PROVIDED PASSAGE Start Marker

Figure 3
Figure 3
Expression of interferon (IFN)-α, interferon receptor (IFNAR) and IFNAR signaling in nociceptive sensory neurons and their central terminals producing antinociceptive effects. (A,B) IFN-α expression in cultured astrocytes (A). (B) Triple staining of IFN-α, GFAP, and nucleus marker DAPI in astrocytes. Scales: 50 μm in A and 10 μm in B. Arrows indicate IFN-α-labeled vesicles in remote astrocyte processes. (C) IFNAR (IFN-α/βR) is colocalized with CGRP in the superficial dorsal horn. Scale: 100 μm. (DF) IFN-α inhibits synaptic transmission in spinal cord slices. (D) The recorded neuron (somatostatin-positive, shown by white arrow) with an electrode (black arrow). (E) Inhibition of spontaneous excitatory postsynaptic currents (sEPSCs) in lamina II neurons by IFN-α was shown by patch clamp (25 ng/mL, 2 min). a and b indicate traces before and after the treatment. (F) Frequency of sEPSCs, expressed as ratio of baseline. Seven out of nine recorded neurons respond to IFN-α. * p < 0.05, n = 7 neurons. (G) Intrathecal injection of IFN-α produces dose-dependent inhibition of inflammatory pain in rats. IFN-α was given one day after inflammation by complete Freund’s adjuvant (CFA). (H) Type I IFN (IFN-I) activates IFNAR1, resulting in subsequent TYK2 activation and rapid antinociception via inhibition of Na+ and Ca2+ channels and suppression of action potential firing in nociceptors. In addition, IFN-β may also produce antinociception via interaction with mu-opioid receptors. A–F are reproduced “Reprinted/adapted with permission from Ref. [66]. 2016, Tan PH”. “G is reproduced from Reprinted/adapted with permission from Ref. [65]. 2012, Tan PH”.

PROVIDED PASSAGE End Marker
INFORMATION Start Marker

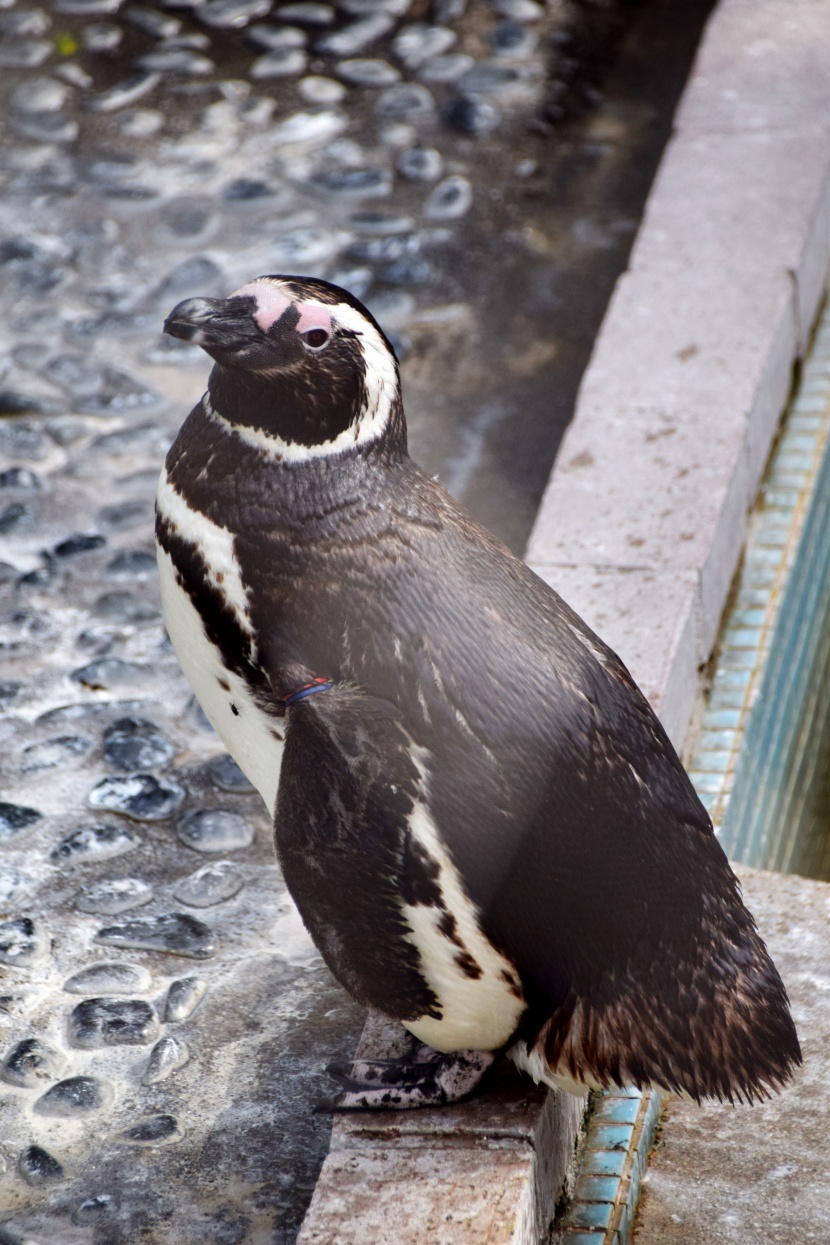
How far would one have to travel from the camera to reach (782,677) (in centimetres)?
361

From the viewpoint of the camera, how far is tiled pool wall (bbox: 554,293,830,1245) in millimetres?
3135

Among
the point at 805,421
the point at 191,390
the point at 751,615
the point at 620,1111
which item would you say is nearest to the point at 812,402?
the point at 805,421

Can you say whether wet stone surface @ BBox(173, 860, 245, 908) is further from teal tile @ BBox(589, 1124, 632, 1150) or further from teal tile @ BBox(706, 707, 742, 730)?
teal tile @ BBox(706, 707, 742, 730)

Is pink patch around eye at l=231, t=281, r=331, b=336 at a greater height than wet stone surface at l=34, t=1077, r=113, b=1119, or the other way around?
pink patch around eye at l=231, t=281, r=331, b=336

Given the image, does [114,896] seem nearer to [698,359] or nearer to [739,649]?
[739,649]

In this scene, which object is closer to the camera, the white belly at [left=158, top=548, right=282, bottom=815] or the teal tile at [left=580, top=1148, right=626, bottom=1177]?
the white belly at [left=158, top=548, right=282, bottom=815]

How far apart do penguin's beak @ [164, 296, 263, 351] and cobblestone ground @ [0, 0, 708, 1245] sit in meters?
1.17

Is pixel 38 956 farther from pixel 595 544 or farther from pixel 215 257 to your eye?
pixel 215 257

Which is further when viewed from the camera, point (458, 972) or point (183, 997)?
point (183, 997)

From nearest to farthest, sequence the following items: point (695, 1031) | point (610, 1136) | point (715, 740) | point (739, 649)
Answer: point (695, 1031), point (610, 1136), point (715, 740), point (739, 649)

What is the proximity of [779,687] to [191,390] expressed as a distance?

INFORMATION End Marker

*WORK INSTRUCTIONS*
• A. According to the interferon figure caption, how many of the nine recorded neurons respond to IFN-α?
• B. Pick up the interferon figure caption after its last sentence and carry it on.

*EXPECTED RESULTS*
• A. Seven of the nine recorded neurons respond to IFN-α.

• B.
Figure 4
Figure 4
Single-cell RNAseq showing the expression of Ifnar1 (A) and Ifnar21 (B) in different populations of mouse DRG neurons. Search engine of scatter plots of expression, reads-per-million (RPM), for any gene in 622 neurons assigned to individual populations. Values are grouped along the horizontal axis according to identified populations. Solid vertical lines separate major sensory neuron types in the order: NF (neurofilament), NP (non-peptidergic), PEP (peptidergic), TH (tyrosine hydroxylase) populations. Dashed vertical lines separate major populations into further subtypes, for example, NF1 to NF5 for NF major type. Vertical axis shows normalized expression level in RPM (reads per million) for individual cells. Each dot represents one neuron. Plotted from the database of Usoskin et al., 2015 [99].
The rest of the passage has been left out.